◆ **EXERCISE**
Output all of the data exactly as it appears, but leave out any pictures it contains.

◆ **THE DATA**
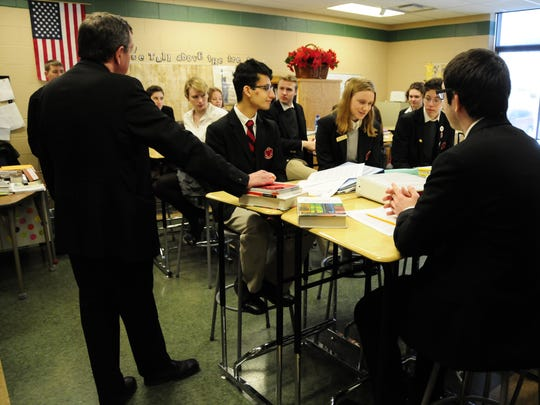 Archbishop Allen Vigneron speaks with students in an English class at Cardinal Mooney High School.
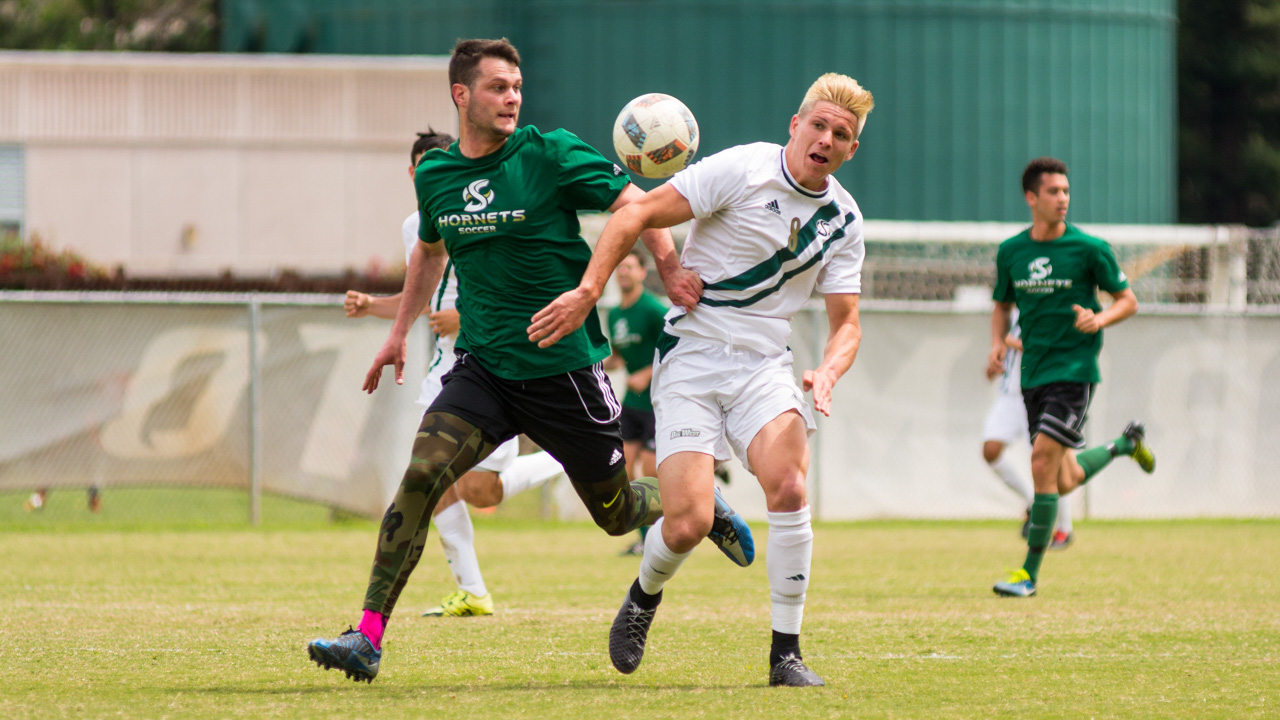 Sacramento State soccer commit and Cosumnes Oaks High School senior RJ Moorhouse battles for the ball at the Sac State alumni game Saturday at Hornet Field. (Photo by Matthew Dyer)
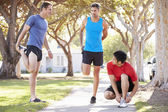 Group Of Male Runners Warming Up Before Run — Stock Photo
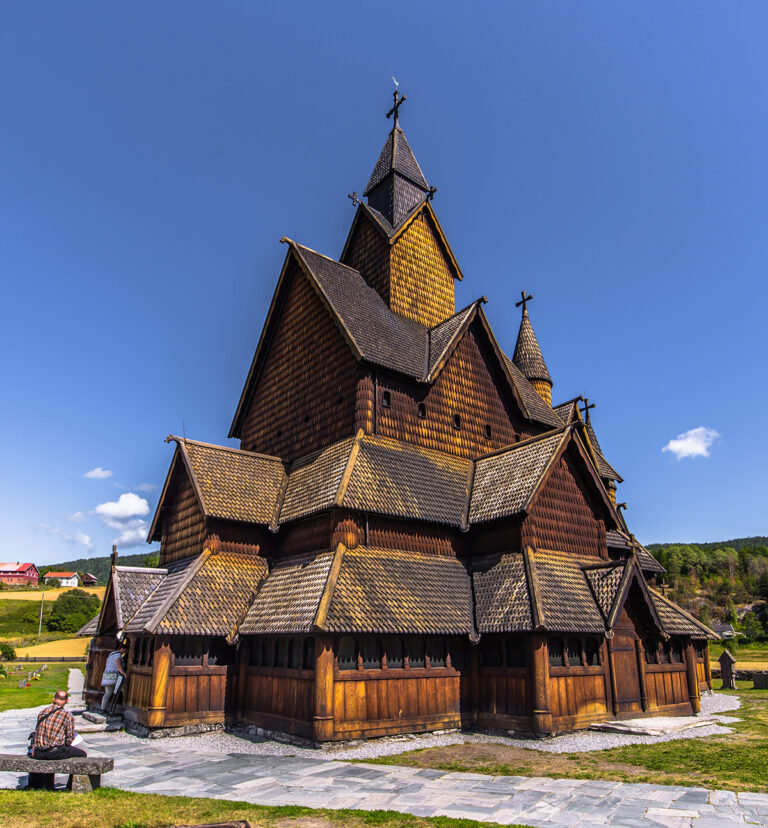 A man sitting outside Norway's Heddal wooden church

◆ **WRITTEN SOLUTION**
 Archbishop Allen Vigneron speaks with students in an English class at Cardinal Mooney High School.
 Sacramento State soccer commit and Cosumnes Oaks High School senior RJ Moorhouse battles for the ball at the Sac State alumni game Saturday at Hornet Field. (Photo by Matthew Dyer)
 Group Of Male Runners Warming Up Before Run — Stock Photo
 A man sitting outside Norway's Heddal wooden church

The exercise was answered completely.